The activity, when approached as an exploration or learning experience, creates new neural pathways in the brain. The stimulation you’ll create together by rewiring your brains in similar ways at the same time will boost unity, creativity, and the satisfaction that comes from growing and learning. Together. Take a cooking class together, try a completely new type of cuisine, explore a new cookbook. As you julienne, saute, gratin, puree, sear, stir fry, poach, and truss together, your relationship will marinate. Good things will caramelize.
Flavors and scents are intrinsic to intimacy. The olfactory nerves involved in taste and smell are linked to the brain’s limbic system, which controls emotion, learning, and memory. Whether or not we are conscious of them, flavors and scents act on the brain (which programs sex drive and reproductive behavior) and thus the body (which responds to that programming). Flavors and subliminal scents influence how we develop, mate, and bond, even how we nurture our kids. Smell plays as much a role in our sex lives as do hormones.

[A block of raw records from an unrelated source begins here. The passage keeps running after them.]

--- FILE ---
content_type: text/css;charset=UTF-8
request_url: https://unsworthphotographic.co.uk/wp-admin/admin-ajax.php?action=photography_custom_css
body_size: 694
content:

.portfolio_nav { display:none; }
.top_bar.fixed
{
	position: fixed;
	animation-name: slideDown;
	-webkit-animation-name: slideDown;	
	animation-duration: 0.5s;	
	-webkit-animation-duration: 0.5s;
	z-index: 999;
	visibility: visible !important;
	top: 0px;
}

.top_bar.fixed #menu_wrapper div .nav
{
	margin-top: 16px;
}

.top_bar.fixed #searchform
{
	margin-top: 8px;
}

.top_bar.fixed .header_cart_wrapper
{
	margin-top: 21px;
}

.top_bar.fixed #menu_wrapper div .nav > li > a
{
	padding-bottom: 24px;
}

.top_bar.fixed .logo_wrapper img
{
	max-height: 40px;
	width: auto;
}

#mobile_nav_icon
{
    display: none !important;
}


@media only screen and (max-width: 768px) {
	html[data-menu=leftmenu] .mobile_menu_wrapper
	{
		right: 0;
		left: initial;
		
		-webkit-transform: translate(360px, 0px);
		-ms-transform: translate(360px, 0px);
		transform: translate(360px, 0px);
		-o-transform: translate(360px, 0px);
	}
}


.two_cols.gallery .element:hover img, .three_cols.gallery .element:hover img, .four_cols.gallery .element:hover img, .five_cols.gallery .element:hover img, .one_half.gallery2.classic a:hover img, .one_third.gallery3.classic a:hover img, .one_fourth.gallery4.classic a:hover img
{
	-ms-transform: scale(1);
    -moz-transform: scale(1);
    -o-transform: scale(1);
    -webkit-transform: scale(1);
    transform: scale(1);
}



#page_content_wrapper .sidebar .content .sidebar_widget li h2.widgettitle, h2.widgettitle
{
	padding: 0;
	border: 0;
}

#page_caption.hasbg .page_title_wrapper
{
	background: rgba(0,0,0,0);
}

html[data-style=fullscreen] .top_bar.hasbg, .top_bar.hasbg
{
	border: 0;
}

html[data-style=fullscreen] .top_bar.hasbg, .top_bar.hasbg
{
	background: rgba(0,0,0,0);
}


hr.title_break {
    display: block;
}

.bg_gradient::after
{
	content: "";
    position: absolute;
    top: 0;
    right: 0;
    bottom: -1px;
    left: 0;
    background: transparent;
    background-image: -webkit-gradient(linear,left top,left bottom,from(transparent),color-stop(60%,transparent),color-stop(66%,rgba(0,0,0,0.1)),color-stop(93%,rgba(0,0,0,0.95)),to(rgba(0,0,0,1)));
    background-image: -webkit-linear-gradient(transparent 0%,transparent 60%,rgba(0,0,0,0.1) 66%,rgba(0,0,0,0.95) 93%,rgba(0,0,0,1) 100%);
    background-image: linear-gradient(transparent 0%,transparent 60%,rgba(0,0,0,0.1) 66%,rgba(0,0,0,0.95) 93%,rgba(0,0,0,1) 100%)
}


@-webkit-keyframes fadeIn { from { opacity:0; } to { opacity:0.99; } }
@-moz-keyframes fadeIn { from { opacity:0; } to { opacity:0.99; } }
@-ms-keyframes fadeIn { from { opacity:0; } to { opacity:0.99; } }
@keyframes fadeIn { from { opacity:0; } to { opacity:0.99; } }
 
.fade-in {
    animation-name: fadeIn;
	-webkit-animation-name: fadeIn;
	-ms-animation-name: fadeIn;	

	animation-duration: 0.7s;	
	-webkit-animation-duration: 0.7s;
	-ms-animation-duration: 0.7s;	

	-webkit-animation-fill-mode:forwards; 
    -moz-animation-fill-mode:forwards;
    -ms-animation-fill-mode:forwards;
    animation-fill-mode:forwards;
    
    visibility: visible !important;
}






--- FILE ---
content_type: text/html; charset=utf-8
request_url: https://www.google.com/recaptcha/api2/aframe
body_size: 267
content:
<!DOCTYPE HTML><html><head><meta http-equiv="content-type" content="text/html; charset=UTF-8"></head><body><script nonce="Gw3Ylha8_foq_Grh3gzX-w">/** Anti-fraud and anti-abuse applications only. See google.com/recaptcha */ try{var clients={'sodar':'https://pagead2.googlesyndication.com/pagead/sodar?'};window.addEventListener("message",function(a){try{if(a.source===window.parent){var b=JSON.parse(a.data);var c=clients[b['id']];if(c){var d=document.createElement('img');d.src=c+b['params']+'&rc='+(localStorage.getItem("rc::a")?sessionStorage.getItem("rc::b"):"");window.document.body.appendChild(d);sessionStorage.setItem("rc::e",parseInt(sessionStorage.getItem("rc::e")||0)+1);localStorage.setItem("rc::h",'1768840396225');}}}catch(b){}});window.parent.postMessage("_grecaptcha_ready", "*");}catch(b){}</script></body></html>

And face it: culinary skills are sexy. Beyond satisfying out atavistic urges to attract and provide for a mate, cooking together solidifies the bond. Since our hunter-gatherer days, we’ve found partnership at the evening meal around the fire. By preparing meals together, we tap into our natural instinct to eat and make whoopie.
While good food and good sex are not the sole elements of healthy long-term relationships, they are certainly the more delicious ones.